O que é a síndrome do odor de peixe? Conheça a trimetilaminúria

Os portadores dessa rara doença exalam um odor similar ao de peixe ou lixo por meio do suor ou pela respiração, o que causa imenso sofrimento

Você já se perguntou o que causa aquele cheiro típico do setor de pescados no supermercado? A responsável por esse “perfume” é a trimetilamina (ou TMA), substância presente em alimentos com colina — uma vitamina do complexo B — , como ovos, crustáceos, vegetais e, claro, peixes. Quando a gente come algum desses alimentos, o intestino absorve a TMA e, no fígado, ela é convertida em óxido de trimetilamina (TMAO), que, por ser solúvel em água, é eliminado na urina. Porém, algumas pessoas têm uma desordem metabólica que as impede de realizar esse processo.

Nessas situações, a TMA é liberada por meio do suor e da respiração, fazendo com que o indivíduo exale o mesmo aroma dos animais aquáticos. Essa rara condição é chamada de trimetilaminúria, mais conhecida como síndrome do odor de peixe.

Apesar de a doença não trazer nenhum risco direto à saúde, os portadores acabam sofrendo bastante preconceito, já que falta conhecimento sobre a condição. Ela é relacionada a isolamento social, depressão e suicídio.

Para entender melhor esse problema, SAÚDE conversou com o químico especialista em odores humanos George Preti, do Monell Chemical Senses Center, nos Estados Unidos.

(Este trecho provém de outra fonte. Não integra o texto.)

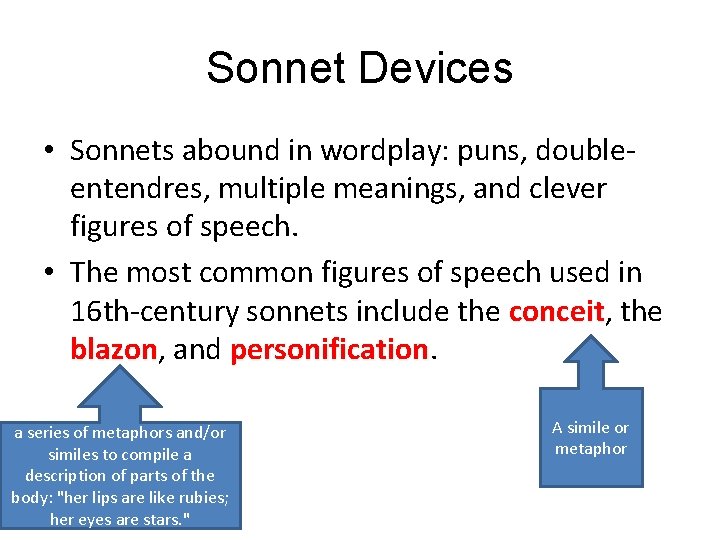 Sonnet Devices

• Sonnets abound in wordplay: puns, double-entendres, multiple meanings, and clever figures of speech.

• The most common figures of speech used in 16th-century sonnets include the conceit, the blazon, and personification.

a series of metaphors and/or similes to compile a description of parts of the body: "her lips are like rubies; her eyes are stars."

A simile or metaphor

O que causa a trimetilaminúria

Ela tem duas origens. A mais comum é uma falha no gene flavina-monooxigenase 3 (FMO3), presente na enzima que transforma a TMA em TMAO.

A outra forma de desenvolver a síndrome é sofrendo um desequilíbrio na microbiota intestinal ou alterações hormonais. Essas condições também afetam a metabolização da TMA.

Quais são seus sintomas

Nos quadros brandos, George Preti conta que os pacientes exalam um cheiro sutil de peixe ou lixo que pode ser sentido apenas por quem estiver muito perto.

“Geralmente, ele emana da pele da parte superior do corpo e das mãos e, em alguns casos, da respiração”, afirma Preti. Já nos severos, se produz um odor forte e desagradável de peixe podre.

Mas os portadores não ficam com essa fragrância o tempo todo. “A prevalência é maior de 12 a 24 horas após o consumo de alimentos ricos em colina”, relata o químico.

A boa notícia é que, além de ser rara — atinge uma pessoa em cada 200 mil —, a maior parte dos casos é leve.